FF7 looks insanely good


F-cup Tifa DLC or riot

Also Crystal Chronicles hype. It's about time.


----------



## x65943 (Jun 11, 2019)

Maybe one day in the far off future they'll back port all of these new ff7 models into the PC version

Still wish they made a direct remake, but still pretty pumped for this


----------



## Chary (Jun 11, 2019)

Actual gameplay?
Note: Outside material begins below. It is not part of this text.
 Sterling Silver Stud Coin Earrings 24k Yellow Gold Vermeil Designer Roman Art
At E3? Gasp.


----------



## Xzi (Jun 11, 2019)

Chary said:


> While this is only the first of a multi part release, FFVII Remake part 1 will release on two Blu-ray Discs.
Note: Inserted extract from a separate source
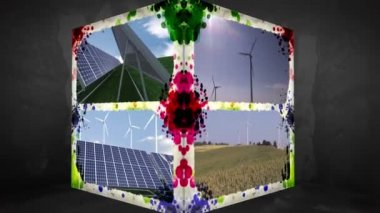 3D Animation-Cube of renewable Energy — Stock Video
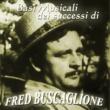 Fred Buscaglione Carina (Guida)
Yeesh, so they still haven't told us exactly how many parts it's gonna be divided into?  I assume each part is gonna be a full $60, so this could get pricey quick if it's more than two parts.


----------



## x65943 (Jun 11, 2019)

Xzi said:


> Yeesh, so they still haven't told us exactly how many parts it's gonna be divided into?  I assume each part is gonna be a full $60, so this could get pricey quick if it's more than two parts.


The game is about 40-60 hours

So assuming 3 parts, we are looking at what, 13-20 hours per disc?
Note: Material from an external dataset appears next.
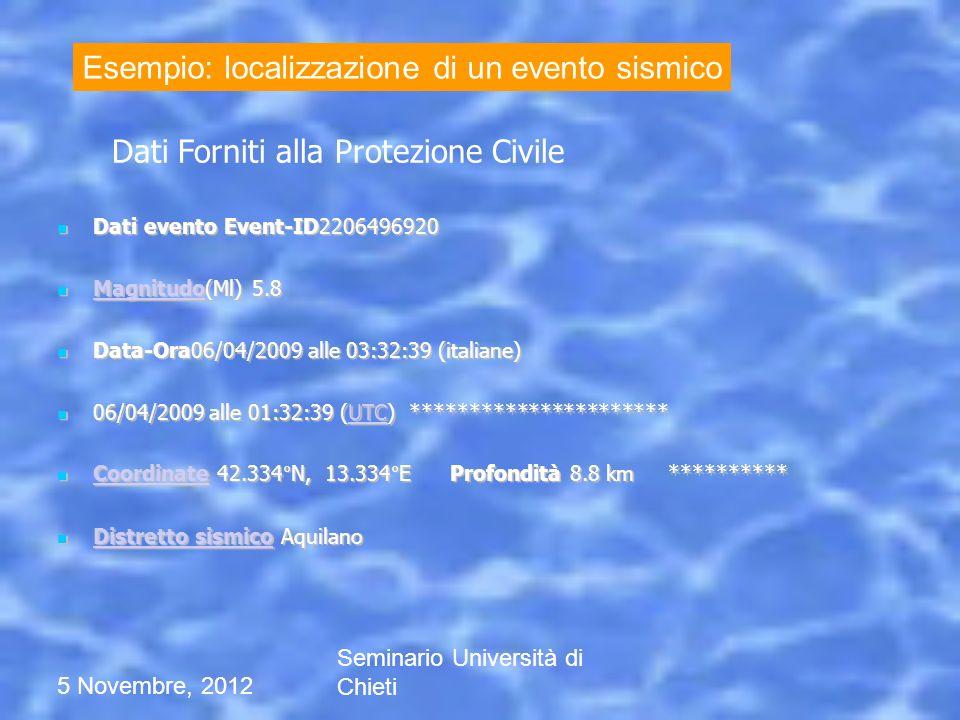 5 Novembre, 2012 Seminario Università di Chieti v1 v2 v3 v4 5.1 km/s 4.7 km/s 4.5 km/s 3.1 km/s Nota 5.1 km/s = 18360 km/h 1) Si parte da un modello di velocità noto -- tempo di arrivo alla stazione 2) Con una procedura iterativa si calcola posizione e tempo origine dellevento.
That's pretty abysmal for a $60 game

I almost wonder if they are going to have to add content or something ala the Hobbit becoming a trilogy

2 parts would be ideal, but betting on a 3 parter personally


----------



## Xzi (Jun 11, 2019)

x65943 said:


> The game is about 40-60 hours
> 
> So assuming 3 parts, we are looking at what, 13-20 hours per disc?
> 
> That's pretty abysmal for a $60 game


Agreed.  If the pacing is similar to the original, a lot of those hours will be dedicated solely to grinding.  I think they're going to have to offer a discount for buying all of the parts up front, season pass style.


----------



## MagnesG (Jun 11, 2019)

They called it already, 2 parts for the remake. Part 1 will be Midgar only.


----------



## Chary (Jun 11, 2019)

Vita games being shown at E3 in 2019. The Vita will truly never die.


----------



## MagnesG (Jun 11, 2019)

Chary said:


> Vita games being shown at E3 in 2019. The Vita will truly never die.


I gonna miss pure portable generation when all had been said and done.


----------



## hallo23 (Jun 11, 2019)

OMG Final Fantasy 8 REMASTER 

I can't believe this is happening and it's coming for switch too


----------



## Godofcheese (Jun 11, 2019)

"Any true believers in the house?!"
Oh no....


----------



## Fugelmir (Jun 11, 2019)

Oh god, they're going into their method acting for avengers voice overs.


----------



## Xandrid (Jun 11, 2019)

Dang, I wanted the Kingdom Hearts games on the Switch, rip the dream


----------



## GwenHalbaida (Jun 11, 2019)

The only good of this is the AVENGERS.
So hyped for the AVENGERS game!


----------



## sith (Jun 11, 2019)

where do you think they found the ff8 source code? stack of iomega zip drives in someones basement..


----------



## the_randomizer (Jun 11, 2019)

Square Enix won E3, at least for now, I rate it 9/10


----------



## KingVamp (Jun 11, 2019)

They didn't show actual gameplay for Avengers, right?


----------



## Pluupy (Jun 11, 2019)

FUCK YEAH  

HYDAELYN IS A FUCKING PRIMAL


----------



## KingVamp (Jun 11, 2019)

Anyway, of course this was the best conference. Some of it dragged on, but I liked it overall.


----------



## Godofcheese (Jun 11, 2019)

KingVamp said:


> They didn't show actually gameplay for Avengers, right?



No they didn't 
But you have to be a true believer and just trust them!
Haha
"facepalm"


----------



## wartutor (Jun 11, 2019)

Am i the only one not impressed with final fantasy 7 remake. Wtf i mean sure its got nice graphics but it looks like they turned it into a "monster hunterisk" button masher bullshit 3d run around game. Do you have to switch between characters during fights to control the other. Seams like they did away with the turn based strategy style that is in its self final fantasy 7. I seen nothing in the video to suggest the use of magic and wheres the aeons. Also did i hear correct that the first part is just the midgar escape. So you dont even get to start the actual game before its over and u have to wait what another 3 to 4 years for the next part probably on a completely different system. Who in there right fuckin mind is ok with this.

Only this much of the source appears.